GIVEN DATA Block Start
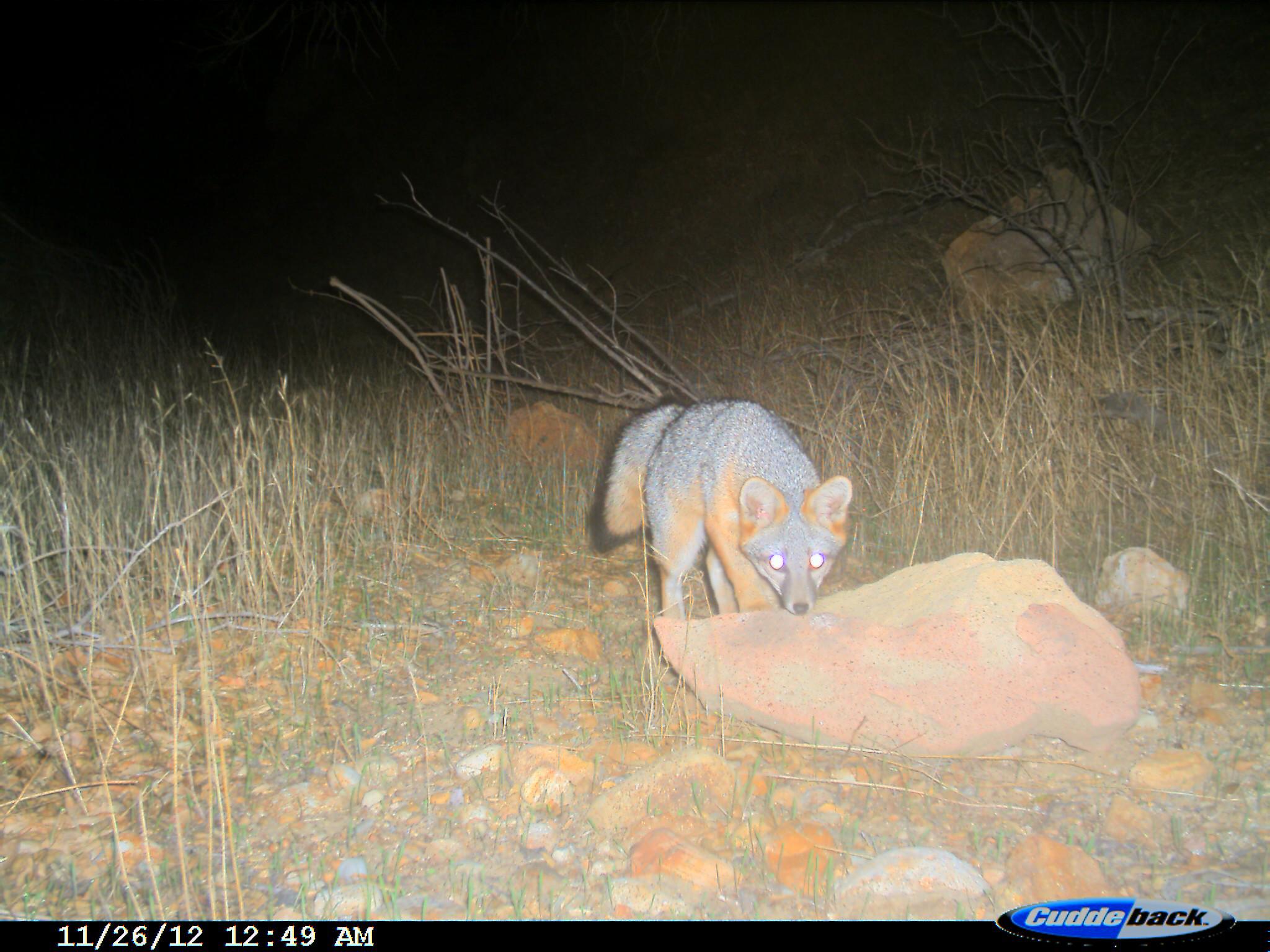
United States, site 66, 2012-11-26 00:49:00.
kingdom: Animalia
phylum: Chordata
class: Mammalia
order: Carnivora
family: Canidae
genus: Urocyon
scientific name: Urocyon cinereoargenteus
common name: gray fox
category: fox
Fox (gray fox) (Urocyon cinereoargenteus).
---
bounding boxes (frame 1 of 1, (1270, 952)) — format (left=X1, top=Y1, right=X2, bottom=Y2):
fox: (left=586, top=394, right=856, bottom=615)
GIVEN DATA Block End
GIVEN DATA Block Start
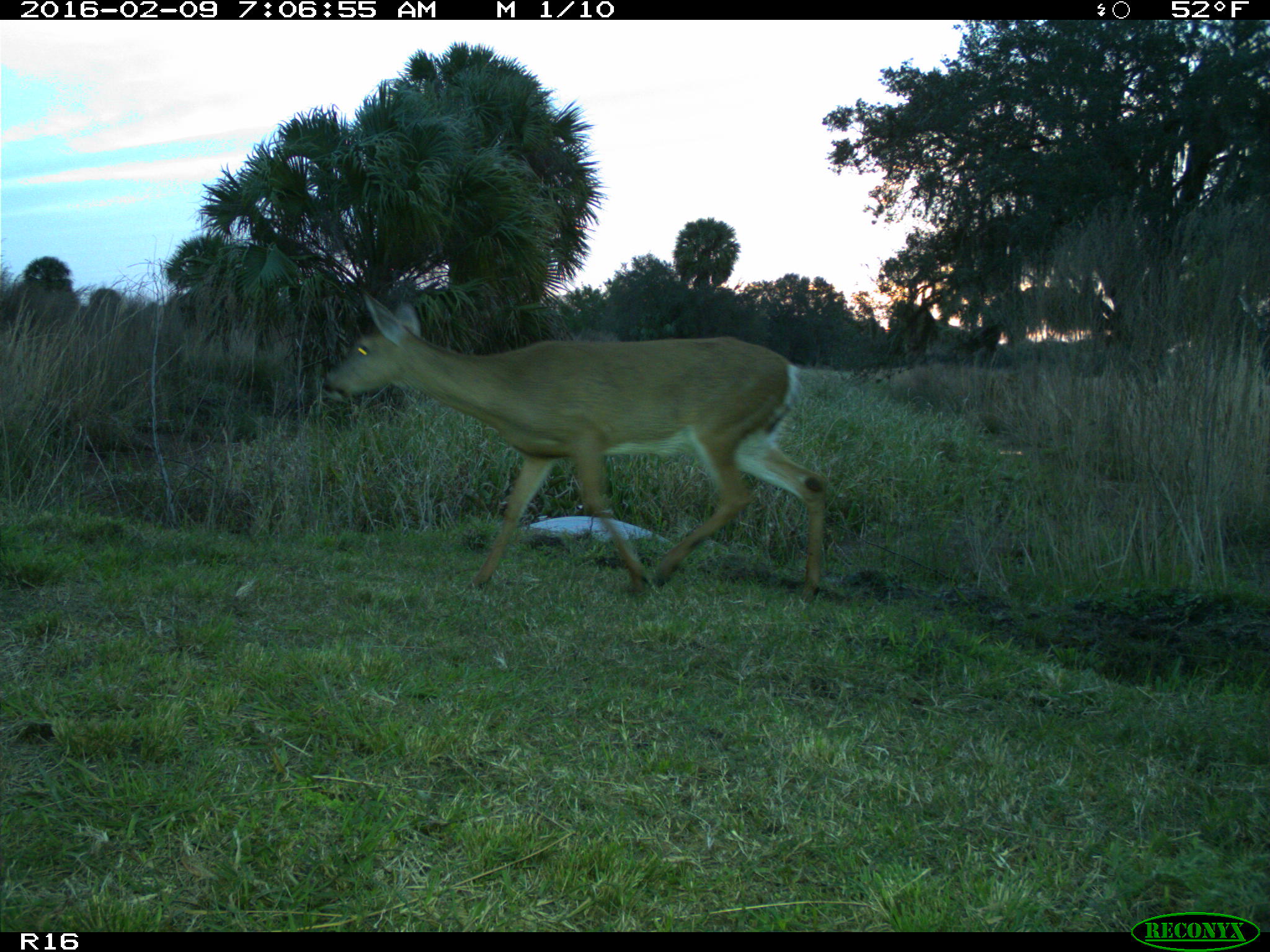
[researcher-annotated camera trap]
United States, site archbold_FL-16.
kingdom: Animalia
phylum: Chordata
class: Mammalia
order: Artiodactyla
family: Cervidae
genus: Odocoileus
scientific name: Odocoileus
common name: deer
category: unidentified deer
GIVEN DATA Block End
▶ **WORK TO BE COMPLETED**
Where a line in the entries holds the word "name", copy that line.

▶ **ANSWER BOX**
scientific name: Urocyon cinereoargenteus
common name: gray fox
scientific name: Odocoileus
common name: deer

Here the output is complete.